KUTIPAN DOKUMEN ::
Sabtu, 04 Januari 2014

MENCINTAI RASULULLAH-MENJADIKAN BELIAU SEBAGAI IDOLA KITA-DAN MANUSIA YANG PALING KITA CINTAI

إِنَّا أَرْسَلْنَاكَ بِالْحَقِّ بَشِيراً وَنَذِيراً وَلاَ تُسْأَلُ عَنْ أَصْحَابِ الْجَحِيمِ

"Sesungguhnya Kami telah mengutusmu (Muhammad) dengan kebenaran; sebagai pembawa berita gembira dan pemberi peringatan, dan kamu tidak akan diminta (pertanggungan jawab...) tentang penghuni-penghuni neraka". (Terjemah Al-Quran Surat Al-Baqarah ayat 149).

وَمَا مُحَمَّدٌ إِلَّا رَسُولٌ قَدْ خَلَتْ مِنْ قَبْلِهِ الرُّسُلُ أَفَإِنْ مَاتَ أَوْ قُتِلَ انْقَلَبْتُمْ عَلَى أَعْقَابِكُمْ وَمَنْ يَنْقَلِبْ عَلَى عَقِبَيْهِ فَلَنْ يَضُرَّ اللَّهَ شَيْئًا
وَسَيَجْزِي اللَّهُ الشَّاكِرِينَ

"Muhammad itu tidak lain hanyalah seorang rasul, sungguh telah berlalu sebelumnya beberapa orang rasul. Apakah Jika dia wafat atau dibunuh kamu berbalik ke belakang (murtad)? Barangsiapa yang berbalik ke belakang, maka ia tidak dapat mendatangkan mudharat kepada Allah sedikitpun, dan Allah akan memberi balasan kepada orang-orang yang bersyukur". (Terjemah Al-Quran Surat Al- Imran ayat 144).

لَقَدْ كَانَ لَكُمْ فِي رَسُولِ اللَّهِ أُسْوَةٌ حَسَنَةٌ لِّمَن كَانَ يَرْجُو اللَّهَ وَالْيَوْمَ الْآخِرَ وَذَكَرَ اللَّهَ كَثِيراً

"Sesungguhnya telah ada pada (diri) Rasulullah itu suri teladan yang baik bagimu (yaitu) bagi orang yang mengharap (rahmat) Allah dan (kedatangan) hari kiamat dan dia banyak menyebut Allah". (Terjemah Al-Quran Surat Al-Ahzab ayat 21).

Serangkaian entri ::
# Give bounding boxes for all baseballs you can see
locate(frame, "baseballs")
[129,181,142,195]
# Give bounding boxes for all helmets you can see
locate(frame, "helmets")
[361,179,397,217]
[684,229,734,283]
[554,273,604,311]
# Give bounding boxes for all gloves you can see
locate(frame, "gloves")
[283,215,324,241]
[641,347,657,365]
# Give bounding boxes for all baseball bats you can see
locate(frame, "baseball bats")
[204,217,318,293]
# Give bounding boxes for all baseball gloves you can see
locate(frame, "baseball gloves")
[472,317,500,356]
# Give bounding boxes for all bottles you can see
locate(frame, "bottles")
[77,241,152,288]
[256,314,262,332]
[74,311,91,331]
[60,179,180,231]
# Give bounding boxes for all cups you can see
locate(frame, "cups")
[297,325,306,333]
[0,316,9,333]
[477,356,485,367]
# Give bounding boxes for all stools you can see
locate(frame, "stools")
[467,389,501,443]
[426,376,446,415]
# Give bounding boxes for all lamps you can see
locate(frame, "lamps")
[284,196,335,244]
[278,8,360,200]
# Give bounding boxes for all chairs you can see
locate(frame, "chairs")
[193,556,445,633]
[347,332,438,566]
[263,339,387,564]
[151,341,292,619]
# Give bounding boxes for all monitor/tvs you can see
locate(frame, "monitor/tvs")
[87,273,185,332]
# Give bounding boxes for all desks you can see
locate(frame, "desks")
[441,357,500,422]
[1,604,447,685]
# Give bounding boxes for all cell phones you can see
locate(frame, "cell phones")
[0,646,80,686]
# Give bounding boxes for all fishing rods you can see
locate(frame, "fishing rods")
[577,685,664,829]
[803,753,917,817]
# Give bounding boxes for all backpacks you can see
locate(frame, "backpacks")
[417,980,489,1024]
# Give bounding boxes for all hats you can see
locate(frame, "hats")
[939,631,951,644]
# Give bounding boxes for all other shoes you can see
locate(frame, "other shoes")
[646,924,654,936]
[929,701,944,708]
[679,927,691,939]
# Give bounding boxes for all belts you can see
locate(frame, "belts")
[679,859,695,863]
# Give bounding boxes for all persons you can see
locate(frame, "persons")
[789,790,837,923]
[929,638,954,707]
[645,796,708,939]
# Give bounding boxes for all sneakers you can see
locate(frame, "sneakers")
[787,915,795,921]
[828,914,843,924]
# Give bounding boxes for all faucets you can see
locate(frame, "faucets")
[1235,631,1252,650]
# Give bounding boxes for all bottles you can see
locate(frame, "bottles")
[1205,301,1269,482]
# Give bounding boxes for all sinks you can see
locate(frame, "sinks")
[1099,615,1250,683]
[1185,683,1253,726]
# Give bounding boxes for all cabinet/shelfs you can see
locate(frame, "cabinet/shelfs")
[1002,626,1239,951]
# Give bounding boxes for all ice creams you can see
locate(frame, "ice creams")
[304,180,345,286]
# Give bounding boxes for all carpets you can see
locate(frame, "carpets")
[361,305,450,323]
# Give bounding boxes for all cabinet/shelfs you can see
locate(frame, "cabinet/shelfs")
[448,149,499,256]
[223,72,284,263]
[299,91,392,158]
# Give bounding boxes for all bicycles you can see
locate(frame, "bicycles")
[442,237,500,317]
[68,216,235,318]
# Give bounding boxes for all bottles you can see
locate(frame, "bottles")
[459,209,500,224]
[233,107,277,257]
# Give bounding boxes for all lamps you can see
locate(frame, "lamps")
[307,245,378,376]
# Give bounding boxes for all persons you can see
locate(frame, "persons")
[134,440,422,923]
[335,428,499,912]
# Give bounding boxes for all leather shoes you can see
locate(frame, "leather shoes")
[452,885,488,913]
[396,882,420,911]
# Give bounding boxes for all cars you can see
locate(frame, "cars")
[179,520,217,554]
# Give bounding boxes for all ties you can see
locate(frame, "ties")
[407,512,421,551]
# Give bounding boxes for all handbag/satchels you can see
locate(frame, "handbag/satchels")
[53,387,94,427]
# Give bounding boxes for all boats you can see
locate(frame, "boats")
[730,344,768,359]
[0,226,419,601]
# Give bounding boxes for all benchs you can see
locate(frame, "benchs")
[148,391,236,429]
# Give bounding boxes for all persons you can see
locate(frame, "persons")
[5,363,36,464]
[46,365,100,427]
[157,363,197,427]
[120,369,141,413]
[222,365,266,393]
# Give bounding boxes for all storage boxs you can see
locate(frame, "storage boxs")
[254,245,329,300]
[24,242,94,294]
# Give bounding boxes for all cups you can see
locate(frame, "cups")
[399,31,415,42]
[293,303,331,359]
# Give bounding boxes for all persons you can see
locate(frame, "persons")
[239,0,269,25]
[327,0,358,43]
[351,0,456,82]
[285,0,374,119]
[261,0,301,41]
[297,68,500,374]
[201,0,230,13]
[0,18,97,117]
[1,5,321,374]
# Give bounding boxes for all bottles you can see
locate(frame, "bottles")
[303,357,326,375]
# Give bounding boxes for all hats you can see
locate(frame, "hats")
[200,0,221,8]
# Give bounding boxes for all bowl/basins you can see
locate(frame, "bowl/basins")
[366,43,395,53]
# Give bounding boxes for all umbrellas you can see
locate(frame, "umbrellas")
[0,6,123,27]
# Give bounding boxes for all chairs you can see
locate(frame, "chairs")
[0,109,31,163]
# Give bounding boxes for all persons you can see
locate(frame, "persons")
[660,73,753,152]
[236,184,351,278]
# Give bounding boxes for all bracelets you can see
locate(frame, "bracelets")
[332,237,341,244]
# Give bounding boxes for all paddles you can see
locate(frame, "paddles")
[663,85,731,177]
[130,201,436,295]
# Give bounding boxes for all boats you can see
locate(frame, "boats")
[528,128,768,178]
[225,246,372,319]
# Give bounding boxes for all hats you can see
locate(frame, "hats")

YANG DIMINTA ::
A. Ulangi dengan tepat bagian teks tentang mencintai Rasulullah yang dibuka dengan kata-kata yang memuat "إِنَّا أَرْسَلْنَاكَ بِالْحَقِّ" dan ditutup dengan "Al-Baqarah ayat 149).".
B. Berikan kelanjutan teks tentang mencintai Rasulullah, dimulai sesudah kalimat terakhir yang tercantum.
Entri-entri ini tidak memiliki kaitan dengan teks tentang mencintai Rasulullah.

SEBAGAI TANGGAPAN ::
A.
إِنَّا أَرْسَلْنَاكَ بِالْحَقِّ بَشِيراً وَنَذِيراً وَلاَ تُسْأَلُ عَنْ أَصْحَابِ الْجَحِيمِ

"Sesungguhnya Kami telah mengutusmu (Muhammad) dengan kebenaran; sebagai pembawa berita gembira dan pemberi peringatan, dan kamu tidak akan diminta (pertanggungan jawab...) tentang penghuni-penghuni neraka". (Terjemah Al-Quran Surat Al-Baqarah ayat 149).

B.
---DI AKHERAT SESEORANG BERSAMA YANG DICINTAI---

Anas bin Malik Radhiallahu 'anhu mengisahkan, "Ada seseorang yang bertanya kepada Nabi صلى الله عليه وسلم tentang hari kiamat, “Kapankah kiamat datang?" Nabi pun shallallahu ‘alaihi wa sallam menjawab, "Apa yang telah engkau persiapkan untuk menghadapinya?" Orang itu menjawab, "Wahai Rasulullah, aku belum mempersiapkan shalat dan puasa yang banyak, hanya saja aku mencintai Allah dan Rasul-Nya صلى الله عليه وسلم." Maka Rasulullah صلى الله عليه وسلم pun bersabda, "Seseorang (di hari kiamat) akan bersama orang yang dicintainya, dan engkau akan bersama yang engkau cintai." Anas pun berkata, "Kami tidak lebih bahagia daripada mendengarkan sabda Nabi صلى الله عليه وسلم, 'Engkau akan bersama orang yang engkau cintai". Anas kembali berkata, "Aku mencintai Nabi صلى الله عليه وسلم, Abu Bakar dan Umar, maka aku berharap akan bisa bersama mereka (di hari kiamat), dengan cintaku ini kepada mereka, meskipun aku sendiri belum (bisa) beramal sebanyak amalan mereka.” (HR. Al-Bukhari dalam Shahih-nya, lihat Fath al-Bari (X/557 no: 6171) dan at-Tirmidzi dalam Sunan-nya (2385))

Dari Anas Radhiallahu 'anhu berkata: Seorang Arab bertanya kepada Rasulullah صلى الله عليه وسلم, "Bilakah hari kiamat?" Rasulullah saw menjawab, "Apakah bekalmu untuk menghadapinya?" Ia menjawabnya cinta kepada Allah dan Rasul-Nya maka Rasulullah saw bersabda, "Engkau akan berkumpul dengan orang yang engkau cintai."(HR. Bukhari - Muslim).
SALAH SATU KISAH KETLDANAN BELIAU
Pernah terjadi dimasa lalu, setiap kali Rasulullah Muhammad صلى الله عليه وسلم, berjalan melewati sebuah gang/jalan kecil, saat Beliau sampai di depan rumah seorang yahudi, orang yahudi tersebut punya kebiasaan unik yang rutin dilakukan terhadap Rasulullah صلى الله عليه وسلم , yaitu meludahi Rasulullah dari depan rumahnya. Ini berlangsung setiap hari Rasulullah lewat di depan rumahnya. Lalu apa reaksiRasulullah صلى الله عليه وسلم ? Apakah Beliau membalasnya..? tidak, Beliau hanya tersenyum kepada orang yang meludahinya, membersihkan ludah yang menempel di badan atau baju Beliau, dan pergi meninggalkan orang yahudi si peludah ini. Bagaimana kira-kira jika kejadian rutin yang di alami oleh Rasulullah صلى الله عليه وسلم dialami oleh kita..? Kira-kira apa yang akan kita lakukan..?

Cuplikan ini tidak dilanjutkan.